OREGON

Portland Teachers Expose Lead in Schools

August 03, 2016 / Phil Lesch

Labor Notes
By Samantha Winslow
August 2, 2016

The school superintendent in Portland, Oregon, has resigned amid a widening scandal, after news broke that the district waited months to tell the public that drinking water at two elementary schools had tested positive for lead.

Even school employees only learned about the elevated lead levels at Creston and Rose City Park when a local newspaper ran an exposé.

“What set all of us off initially was the cover-up,” said Belinda Reagan, president of the union that represents school clerical staff. “They lied about it. They knew. That’s a notorious manner of handling things in this district. They are not forthcoming.”

The first two schools were just the tip of the iceberg. “Now we are finding out, as they are testing more schools, that all of them have the issues,” Reagan said.

The four unions representing teachers, custodians, and clerical employees quickly united to put pressure on the district—and to find out how this problem went unfixed for so long. They’re demanding testing of all schools, safety protection for students and employees, and a role in the plan to make schools safe by the fall.

OUTSOURCED MAINTENANCE

Periodic lead testing showed the presence of lead in Portland schools’ drinking water back in 2001. Between 2010 and 2012, the district found unsafe levels of lead in 47 schools.

Since then, parents and employees had assumed the district was following protocol—including installing and replacing water filters, and where needed, posting signs warning people not to drink the water. It turns out that wasn’t true.

The superintendent has claimed she was unaware of the problem. She fired two managers overseeing school maintenance.

But Portland Association of Teachers Vice President Elizabeth Thiel said it’s been a struggle just to find out who was really responsible for overseeing building safety. “It feels like a system that has been built in order to divert attention from problems, and to dead-end problems, instead of solving them,” she said.

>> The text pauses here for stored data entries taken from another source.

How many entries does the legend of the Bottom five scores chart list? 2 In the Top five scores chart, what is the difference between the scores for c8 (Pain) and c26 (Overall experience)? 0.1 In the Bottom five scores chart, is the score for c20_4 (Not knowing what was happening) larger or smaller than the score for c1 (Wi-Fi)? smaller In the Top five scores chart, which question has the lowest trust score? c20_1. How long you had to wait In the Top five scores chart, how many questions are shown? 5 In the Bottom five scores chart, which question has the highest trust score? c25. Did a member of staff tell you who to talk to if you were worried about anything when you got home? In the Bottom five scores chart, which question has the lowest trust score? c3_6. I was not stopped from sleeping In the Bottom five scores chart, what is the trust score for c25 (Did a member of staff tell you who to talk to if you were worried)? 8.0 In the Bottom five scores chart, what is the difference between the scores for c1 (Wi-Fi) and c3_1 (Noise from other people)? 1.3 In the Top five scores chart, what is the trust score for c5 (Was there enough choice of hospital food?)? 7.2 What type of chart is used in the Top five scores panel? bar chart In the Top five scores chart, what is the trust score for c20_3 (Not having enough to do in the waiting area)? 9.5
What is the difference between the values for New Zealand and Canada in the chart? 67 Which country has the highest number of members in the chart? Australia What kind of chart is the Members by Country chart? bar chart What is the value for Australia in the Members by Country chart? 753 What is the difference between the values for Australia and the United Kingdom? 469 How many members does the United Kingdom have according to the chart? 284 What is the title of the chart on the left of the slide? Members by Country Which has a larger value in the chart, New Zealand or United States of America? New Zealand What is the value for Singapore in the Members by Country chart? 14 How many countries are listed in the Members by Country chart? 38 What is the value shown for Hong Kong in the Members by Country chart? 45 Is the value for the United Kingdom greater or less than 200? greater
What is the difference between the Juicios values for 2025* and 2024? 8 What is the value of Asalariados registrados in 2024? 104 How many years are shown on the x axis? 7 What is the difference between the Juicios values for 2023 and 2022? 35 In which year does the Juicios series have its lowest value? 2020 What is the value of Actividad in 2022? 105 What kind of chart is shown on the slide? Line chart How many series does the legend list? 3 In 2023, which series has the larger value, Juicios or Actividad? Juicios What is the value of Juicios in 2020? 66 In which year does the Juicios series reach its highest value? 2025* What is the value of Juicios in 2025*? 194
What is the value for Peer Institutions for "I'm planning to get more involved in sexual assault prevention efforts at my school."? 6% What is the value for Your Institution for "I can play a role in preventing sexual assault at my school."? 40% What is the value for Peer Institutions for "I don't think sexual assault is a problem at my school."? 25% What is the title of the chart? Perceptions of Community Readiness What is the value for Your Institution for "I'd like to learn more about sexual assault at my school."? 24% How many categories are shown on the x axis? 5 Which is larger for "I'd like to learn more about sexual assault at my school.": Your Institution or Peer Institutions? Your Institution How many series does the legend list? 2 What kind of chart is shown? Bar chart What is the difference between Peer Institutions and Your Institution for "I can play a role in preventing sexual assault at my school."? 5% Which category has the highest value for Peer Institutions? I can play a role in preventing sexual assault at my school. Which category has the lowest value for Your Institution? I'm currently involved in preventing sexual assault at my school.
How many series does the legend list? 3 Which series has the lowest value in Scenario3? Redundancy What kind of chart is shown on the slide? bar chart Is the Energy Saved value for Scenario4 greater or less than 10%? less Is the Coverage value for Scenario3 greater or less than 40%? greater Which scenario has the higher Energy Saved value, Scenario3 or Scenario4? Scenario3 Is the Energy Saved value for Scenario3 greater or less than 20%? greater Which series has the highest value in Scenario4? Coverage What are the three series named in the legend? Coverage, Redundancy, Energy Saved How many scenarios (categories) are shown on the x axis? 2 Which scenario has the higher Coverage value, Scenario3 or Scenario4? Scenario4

Part of the problem, said outgoing PAT President Gwen Sullivan, is that over the years the district has cut back and outsourced its maintenance staff, getting rid of the workers who had “historic knowledge” of the buildings—while administration passed the buck on the ongoing problems.

“Nobody cared about the buildings,” Sullivan said. “Nobody took ownership.”

PAT leaders joined with the other school-employee unions—Service Employees (SEIU) Local 503, a council of trades unions, and the Portland Federation of School Professionals (AFT) Local 111—to make sure the problems don’t fall through the cracks again.

At the June school board meeting, the presidents of the four unions together announced their demands, including that the district pay the cost for any employee who chooses to be tested for lead poisoning, and that it share its plan to ensure schools are safe by the end of the summer.

One demand the unions quickly won was an independent investigation. Results were announced July 18, concluding that higher-ups had shown an “absence of diligent inquiry” on lead safety protocols.

The day the report came out, the superintendent announced her resignation.